Most deep reinforcement learning (RL) is based on the deterministic notion of optimality, where the optimal solution is always a deterministic policy (at least under full observability). However, a stochastic policy may be preferred due to:

  • Better exploration: Strike a balance between exploration and exploitation, in contrast to heuristic exploration methods like $\epsilon$-greedy.
  • Robustness and better generalization: A stochastic policy is more robust to adversarial perturbations and serves as a better initialization for learning new skills.

Maximum entropy RL attempts to optimize the entropy of policy in addition to the expected reward, which encourages the policy to be more stochastic. The new learning objective also has some interesting properties and leads to useful algorithms which bridge traditional value and policy based methods (Soft Q-Learning, Path Consistency Learning, Soft Actor-Critic, etc.)

Functional Derivative

In this section, we provide a quick introduction of functional derivative, which is crucial to prove some key theorems in maximum entropy RL.

Definition

A functional $J(q)$ is a mapping from function $q(x)$ to a real value. Here, we focus on a simple case of functional, which can be expressed as an integration of a function of $q(x)$:

\[J[q] = \int_a^b F(q(x), x) \, dx\]

To measure “how a small change in $q(x)$ would affect $J(q)$”, we define the functinoal derivative $\frac{\delta J}{\delta q(x)}$ as follows:

\[J[q + \epsilon \eta] - J[q] \approx \epsilon \int \frac{\delta J}{\delta q(x)} \eta(x) \, dx\]

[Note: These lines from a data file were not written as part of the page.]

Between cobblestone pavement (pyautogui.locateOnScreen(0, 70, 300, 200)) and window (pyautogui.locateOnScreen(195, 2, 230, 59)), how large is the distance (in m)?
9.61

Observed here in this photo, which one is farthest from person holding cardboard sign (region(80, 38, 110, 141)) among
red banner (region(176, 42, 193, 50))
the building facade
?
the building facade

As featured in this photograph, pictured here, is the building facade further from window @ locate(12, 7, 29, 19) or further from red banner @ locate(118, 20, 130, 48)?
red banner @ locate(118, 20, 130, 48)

Here, $\eta(x)$ is an arbitrary test function, similar to the role of $\Delta x$ in function derivative.

Solution

It’s easy to calculate the functional derivative of $J$ in the simple form defined above. First, adding some perturbation to $J$:

\[J[q + \epsilon \eta] = \int_a^b F(q(x) + \epsilon \eta(x), x) \, dx\]

Applying Taylor expansion to $F$ around $x$:

\[J[q + \epsilon \eta] = \int_a^b \left[F(q(x), x) \, + \frac{\partial F}{\partial q} \epsilon \eta(x)\right] dx\] \[J[q + \epsilon \eta] - J[q] = \epsilon \int_a^b \frac{\partial F}{\partial q} \eta(x) dx\]

Looking back at the definition of functional derivative, we’ll find that $\frac{\delta J}{\delta q(x)}=\frac{\partial F}{\partial q}$

Application

The conclusion above can be applied to solve the problem of entropy-regularized expectation optimization:

\[\mathcal{F}(q) = \int q(x) f(x) \, dx - \lambda \int q(x) \log q(x) \, dx\]

The functional derivative of $ \mathcal{F}(q) $ with respect to $ q(x) $ involves:

  • Expectation Term: \(\frac{\delta}{\delta q(x)} \left( \int q(x) f(x) \, dx \right) = f(x)\)

  • Entropy Term: \(\frac{\delta}{\delta q(x)} \left(- \lambda \int q(x) \log q(x) \, dx \right) = -\lambda (\log q(x) + 1)\)

Combining these:

\[\frac{\delta \mathcal{F}(q)}{\delta q(x)} = f(x) - \lambda (\log q(x) + 1)\]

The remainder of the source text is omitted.